La caricature anglaise, qui se développa à la faveur des événements politiques, permit aux artistes français d'atteindre plus vite et plus efficacement les buts qu'ils recherchaient. Dès le début du 19e siècle, ils adoptèrent la technique de la lithographie, qui donna à leur œuvre une qualité nouvelle.

La grande période de la caricature française commença sous Louis-Philippe, avec la célèbre série de portraits dessinés par Philipon pour Le Charivari. Le visage du roi y faisait l'objet de comparaisons avec la forme de la poire. L'idée n'était pas nouvelle mais, exploitée sur le plan politique, elle devenait subversive. La publication fit grand bruit, et Philipon fut condamné.

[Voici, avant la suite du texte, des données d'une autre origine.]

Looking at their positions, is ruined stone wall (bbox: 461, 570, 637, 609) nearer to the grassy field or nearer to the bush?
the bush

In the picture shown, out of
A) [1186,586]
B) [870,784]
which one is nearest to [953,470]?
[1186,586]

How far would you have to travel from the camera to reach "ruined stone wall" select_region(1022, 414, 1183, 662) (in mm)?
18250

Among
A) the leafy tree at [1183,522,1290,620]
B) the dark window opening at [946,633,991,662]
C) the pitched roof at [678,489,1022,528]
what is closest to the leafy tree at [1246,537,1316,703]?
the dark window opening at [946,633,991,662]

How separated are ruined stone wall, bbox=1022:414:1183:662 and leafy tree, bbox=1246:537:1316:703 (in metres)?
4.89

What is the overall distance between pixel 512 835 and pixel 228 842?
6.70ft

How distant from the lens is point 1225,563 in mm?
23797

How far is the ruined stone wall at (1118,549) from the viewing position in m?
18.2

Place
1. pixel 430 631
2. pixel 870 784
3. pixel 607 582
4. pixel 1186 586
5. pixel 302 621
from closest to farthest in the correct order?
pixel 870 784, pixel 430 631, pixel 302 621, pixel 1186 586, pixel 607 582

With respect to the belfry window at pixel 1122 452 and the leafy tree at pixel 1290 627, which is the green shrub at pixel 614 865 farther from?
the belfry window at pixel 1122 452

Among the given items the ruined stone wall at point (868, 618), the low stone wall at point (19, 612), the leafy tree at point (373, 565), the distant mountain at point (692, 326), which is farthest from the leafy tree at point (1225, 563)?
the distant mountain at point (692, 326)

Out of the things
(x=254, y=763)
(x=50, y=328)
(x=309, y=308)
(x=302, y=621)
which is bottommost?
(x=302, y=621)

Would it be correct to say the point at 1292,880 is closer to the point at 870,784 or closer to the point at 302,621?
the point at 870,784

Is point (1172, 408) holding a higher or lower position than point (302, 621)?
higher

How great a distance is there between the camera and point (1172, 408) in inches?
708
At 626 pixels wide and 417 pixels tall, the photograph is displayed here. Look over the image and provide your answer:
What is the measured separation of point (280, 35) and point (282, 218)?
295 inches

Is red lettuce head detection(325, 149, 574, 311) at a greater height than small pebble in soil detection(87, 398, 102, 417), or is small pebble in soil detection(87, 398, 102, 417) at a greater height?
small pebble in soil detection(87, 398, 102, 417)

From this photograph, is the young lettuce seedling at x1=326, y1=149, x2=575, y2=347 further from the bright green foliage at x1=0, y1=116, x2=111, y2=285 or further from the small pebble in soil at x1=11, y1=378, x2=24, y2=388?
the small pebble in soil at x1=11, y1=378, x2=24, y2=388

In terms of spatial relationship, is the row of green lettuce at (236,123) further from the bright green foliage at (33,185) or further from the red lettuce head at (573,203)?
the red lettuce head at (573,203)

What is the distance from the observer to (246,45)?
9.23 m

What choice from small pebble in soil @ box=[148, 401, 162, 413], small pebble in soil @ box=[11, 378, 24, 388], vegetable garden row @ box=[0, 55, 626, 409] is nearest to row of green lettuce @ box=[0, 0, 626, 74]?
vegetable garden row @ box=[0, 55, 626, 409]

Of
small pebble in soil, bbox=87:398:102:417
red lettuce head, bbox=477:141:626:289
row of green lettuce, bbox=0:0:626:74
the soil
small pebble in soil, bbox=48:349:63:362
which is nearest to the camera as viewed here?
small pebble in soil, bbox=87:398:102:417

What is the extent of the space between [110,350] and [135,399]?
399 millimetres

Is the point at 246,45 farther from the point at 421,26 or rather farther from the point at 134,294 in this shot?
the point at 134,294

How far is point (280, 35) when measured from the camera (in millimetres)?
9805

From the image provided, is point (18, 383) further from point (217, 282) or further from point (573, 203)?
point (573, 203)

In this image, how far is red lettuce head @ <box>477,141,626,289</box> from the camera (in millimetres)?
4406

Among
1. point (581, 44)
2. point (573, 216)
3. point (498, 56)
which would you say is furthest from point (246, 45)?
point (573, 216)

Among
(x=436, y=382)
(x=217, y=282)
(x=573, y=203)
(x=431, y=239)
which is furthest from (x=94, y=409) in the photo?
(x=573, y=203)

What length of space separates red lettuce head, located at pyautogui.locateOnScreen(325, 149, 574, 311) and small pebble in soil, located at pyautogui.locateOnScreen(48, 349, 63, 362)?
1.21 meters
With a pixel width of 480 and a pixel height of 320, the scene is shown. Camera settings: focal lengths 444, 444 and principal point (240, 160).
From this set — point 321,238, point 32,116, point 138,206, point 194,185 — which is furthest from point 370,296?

De 1830 à 1850, les principaux caricaturistes furent Daumier, Gavarni, Gustave Doré, Grandville, Bertall, Pigal, Nadar, Cham, Henri Monnier, Travies, Edmond Morin. Pendant le second Empire, Gill réalisa des portraits en charge, et Grévin s’illustra dans la caricature des mœurs.

Les caricaturistes surent si bien comprendre l'esprit de leur temps qu'ils créèrent des personnages représentatifs des diverses couches sociales de la société du 19e siècle. Les caractères de l'aventurier, du conformiste, de l'exploité se trouvèrent ainsi représenté dans les personnages de Robert Macaire et Ratapoil de Daumier, Mayeux de Travies, Joseph Prudhomme de Monnier, Thomas Vireloque de Gavarni. Mais ces « types », contrairement aux politiciens traités sans ménagements, n'étaient pas dépourvus d'une certaine ambiguïté. Par exemple, le peuple accorda volontiers du prestige à la figure cynique de Robert Macaire, qui tout à la fois profitait de l'ordre établi et défiait la morale.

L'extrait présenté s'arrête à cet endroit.